## The exercise
Copy the lines of the records starting at the one that contains "When sorted from" and ending at the last line of the records, with "furthest" replaced by "farthest" and everything else unchanged.

## The data
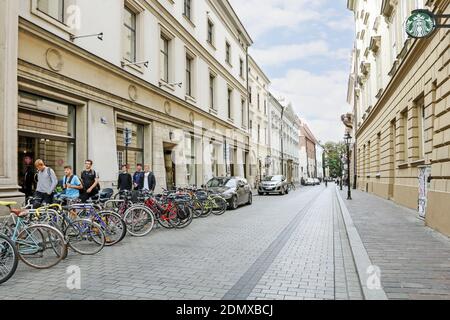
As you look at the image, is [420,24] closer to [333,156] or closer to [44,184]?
[44,184]

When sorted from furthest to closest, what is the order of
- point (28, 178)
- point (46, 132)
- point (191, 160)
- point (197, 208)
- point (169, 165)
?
1. point (191, 160)
2. point (169, 165)
3. point (197, 208)
4. point (46, 132)
5. point (28, 178)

## Solution to this exercise
When sorted from farthest to closest, what is the order of
- point (28, 178)
- point (46, 132)
- point (191, 160)
- point (197, 208)
- point (169, 165)
?
1. point (191, 160)
2. point (169, 165)
3. point (197, 208)
4. point (46, 132)
5. point (28, 178)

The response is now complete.